Television talk show hosts have been warning against the country plunging again into the sort of turmoil and violence that engulfed Egypt in the years that followed the 2011 uprising.
“The Interior Ministry appeals to citizens to adhere to the law and rules on maintaining public order,” said the Interior Ministry statement. “It will deal decisively and firmly with any attempt to shake stability and social peace.”
Mr El Sisi led the military intervention in 2013 to remove President Mohammed Morsi, a Brotherhood stalwart, amid mass demonstrations against his divisive, one-year rule. Mr El Sisi was elected to office the following year and has since worked to dismantle the Brotherhood. Most of the group’s leaders and thousands of its supporters are now in jail, facing legal proceedings on a wide array of criminal charges.
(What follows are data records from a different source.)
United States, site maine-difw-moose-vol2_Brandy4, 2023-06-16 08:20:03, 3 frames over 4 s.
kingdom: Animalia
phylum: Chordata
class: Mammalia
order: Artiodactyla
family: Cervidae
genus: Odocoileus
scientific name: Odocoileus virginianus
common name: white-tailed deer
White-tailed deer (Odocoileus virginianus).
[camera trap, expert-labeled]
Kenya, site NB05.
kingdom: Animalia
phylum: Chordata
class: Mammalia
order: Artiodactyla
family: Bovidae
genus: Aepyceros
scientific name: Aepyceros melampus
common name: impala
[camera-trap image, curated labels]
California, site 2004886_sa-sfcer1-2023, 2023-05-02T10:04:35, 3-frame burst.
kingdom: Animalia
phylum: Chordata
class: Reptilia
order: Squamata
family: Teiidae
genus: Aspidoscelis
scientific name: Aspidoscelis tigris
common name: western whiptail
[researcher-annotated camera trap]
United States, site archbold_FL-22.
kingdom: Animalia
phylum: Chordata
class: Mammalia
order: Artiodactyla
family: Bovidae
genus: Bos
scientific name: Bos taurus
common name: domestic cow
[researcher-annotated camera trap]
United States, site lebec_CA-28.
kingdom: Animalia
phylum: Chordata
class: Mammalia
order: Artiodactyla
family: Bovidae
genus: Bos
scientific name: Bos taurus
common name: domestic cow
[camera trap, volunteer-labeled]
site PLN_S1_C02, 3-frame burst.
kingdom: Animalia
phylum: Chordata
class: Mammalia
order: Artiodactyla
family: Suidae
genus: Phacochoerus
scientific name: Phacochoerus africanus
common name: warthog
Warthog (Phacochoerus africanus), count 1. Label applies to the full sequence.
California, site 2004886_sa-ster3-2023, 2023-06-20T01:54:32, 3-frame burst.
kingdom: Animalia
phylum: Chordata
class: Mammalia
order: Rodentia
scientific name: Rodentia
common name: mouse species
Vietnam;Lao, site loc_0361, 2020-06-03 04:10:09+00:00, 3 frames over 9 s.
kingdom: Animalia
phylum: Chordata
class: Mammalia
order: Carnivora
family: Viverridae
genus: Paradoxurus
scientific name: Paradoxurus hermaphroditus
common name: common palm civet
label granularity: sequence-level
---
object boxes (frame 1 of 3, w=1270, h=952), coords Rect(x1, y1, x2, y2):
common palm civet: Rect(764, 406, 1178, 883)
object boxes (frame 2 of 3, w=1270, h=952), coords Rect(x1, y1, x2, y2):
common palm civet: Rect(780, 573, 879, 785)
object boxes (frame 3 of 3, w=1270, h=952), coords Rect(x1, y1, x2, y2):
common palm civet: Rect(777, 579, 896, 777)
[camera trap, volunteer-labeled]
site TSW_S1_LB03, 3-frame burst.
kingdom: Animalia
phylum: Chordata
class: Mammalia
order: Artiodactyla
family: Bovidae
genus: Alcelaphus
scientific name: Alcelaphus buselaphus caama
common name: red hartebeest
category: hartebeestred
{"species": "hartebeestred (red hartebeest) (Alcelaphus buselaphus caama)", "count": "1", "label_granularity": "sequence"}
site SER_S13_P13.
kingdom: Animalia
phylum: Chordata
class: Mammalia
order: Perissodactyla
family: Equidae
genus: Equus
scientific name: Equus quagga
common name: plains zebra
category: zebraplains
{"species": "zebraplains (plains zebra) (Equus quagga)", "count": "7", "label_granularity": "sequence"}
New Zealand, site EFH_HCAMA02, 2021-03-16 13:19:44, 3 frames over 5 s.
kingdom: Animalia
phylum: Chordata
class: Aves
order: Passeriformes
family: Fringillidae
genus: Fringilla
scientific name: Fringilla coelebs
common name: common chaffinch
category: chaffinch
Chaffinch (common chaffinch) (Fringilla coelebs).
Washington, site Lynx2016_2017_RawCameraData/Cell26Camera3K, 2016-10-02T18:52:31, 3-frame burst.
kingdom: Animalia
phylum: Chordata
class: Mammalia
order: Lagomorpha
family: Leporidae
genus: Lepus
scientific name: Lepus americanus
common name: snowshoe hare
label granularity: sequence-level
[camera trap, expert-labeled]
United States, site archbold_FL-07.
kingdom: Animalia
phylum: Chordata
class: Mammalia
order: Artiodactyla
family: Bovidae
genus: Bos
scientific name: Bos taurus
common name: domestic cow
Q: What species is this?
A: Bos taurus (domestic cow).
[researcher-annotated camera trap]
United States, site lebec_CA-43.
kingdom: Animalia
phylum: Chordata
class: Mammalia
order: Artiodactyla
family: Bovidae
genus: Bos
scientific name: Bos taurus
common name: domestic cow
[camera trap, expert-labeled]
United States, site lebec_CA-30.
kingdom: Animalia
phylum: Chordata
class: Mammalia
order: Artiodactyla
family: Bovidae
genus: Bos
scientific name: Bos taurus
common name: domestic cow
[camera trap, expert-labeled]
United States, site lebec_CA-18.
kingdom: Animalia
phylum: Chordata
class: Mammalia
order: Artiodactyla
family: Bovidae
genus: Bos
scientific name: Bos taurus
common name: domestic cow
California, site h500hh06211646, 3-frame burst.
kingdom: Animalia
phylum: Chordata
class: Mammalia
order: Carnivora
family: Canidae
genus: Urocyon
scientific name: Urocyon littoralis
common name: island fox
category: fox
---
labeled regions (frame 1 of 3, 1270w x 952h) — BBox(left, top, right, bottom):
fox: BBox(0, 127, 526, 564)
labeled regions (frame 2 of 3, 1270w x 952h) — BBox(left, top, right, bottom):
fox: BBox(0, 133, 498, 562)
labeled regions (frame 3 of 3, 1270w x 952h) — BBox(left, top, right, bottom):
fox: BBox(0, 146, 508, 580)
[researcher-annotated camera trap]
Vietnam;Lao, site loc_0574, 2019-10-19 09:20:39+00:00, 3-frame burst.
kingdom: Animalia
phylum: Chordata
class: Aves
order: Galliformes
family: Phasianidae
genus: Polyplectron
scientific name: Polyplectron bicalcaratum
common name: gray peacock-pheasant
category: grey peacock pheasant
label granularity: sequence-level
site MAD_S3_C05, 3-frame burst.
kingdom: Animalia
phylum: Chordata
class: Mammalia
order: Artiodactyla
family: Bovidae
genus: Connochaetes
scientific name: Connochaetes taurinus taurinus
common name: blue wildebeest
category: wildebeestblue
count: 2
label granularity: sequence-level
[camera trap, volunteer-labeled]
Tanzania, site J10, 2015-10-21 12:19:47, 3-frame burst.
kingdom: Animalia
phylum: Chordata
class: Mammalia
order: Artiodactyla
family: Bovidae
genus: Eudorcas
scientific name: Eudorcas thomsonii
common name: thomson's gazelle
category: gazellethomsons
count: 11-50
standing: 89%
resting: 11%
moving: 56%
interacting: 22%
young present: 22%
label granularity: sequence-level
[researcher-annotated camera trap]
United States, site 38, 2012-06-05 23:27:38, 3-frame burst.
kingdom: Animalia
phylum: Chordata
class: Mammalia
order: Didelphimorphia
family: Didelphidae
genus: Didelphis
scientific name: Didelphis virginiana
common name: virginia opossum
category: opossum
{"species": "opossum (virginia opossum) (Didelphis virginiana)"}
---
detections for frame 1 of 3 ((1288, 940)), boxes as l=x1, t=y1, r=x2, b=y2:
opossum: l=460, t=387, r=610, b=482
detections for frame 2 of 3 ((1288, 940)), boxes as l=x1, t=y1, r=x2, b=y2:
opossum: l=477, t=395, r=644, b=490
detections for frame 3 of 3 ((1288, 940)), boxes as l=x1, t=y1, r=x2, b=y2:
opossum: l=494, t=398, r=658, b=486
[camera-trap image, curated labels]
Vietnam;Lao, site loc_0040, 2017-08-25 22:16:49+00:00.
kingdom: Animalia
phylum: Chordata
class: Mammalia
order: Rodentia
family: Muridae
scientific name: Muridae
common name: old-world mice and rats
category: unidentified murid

The Brotherhood, founded in Egypt in 1928, endorsed last week’s protests and is appealing to Egyptians to take to the streets on Friday, evidence used by the pro-government media to show that the group remained determined to bounce back.
The latest unrest in Egypt comes amid widespread complaints against rising prices resulting from an ambitious reform without which, according to Mr El Sisi, Egypt could have faced economic meltdown. The programme, which began in 2016, has been receiving lavish praise from investors and international financial institutions.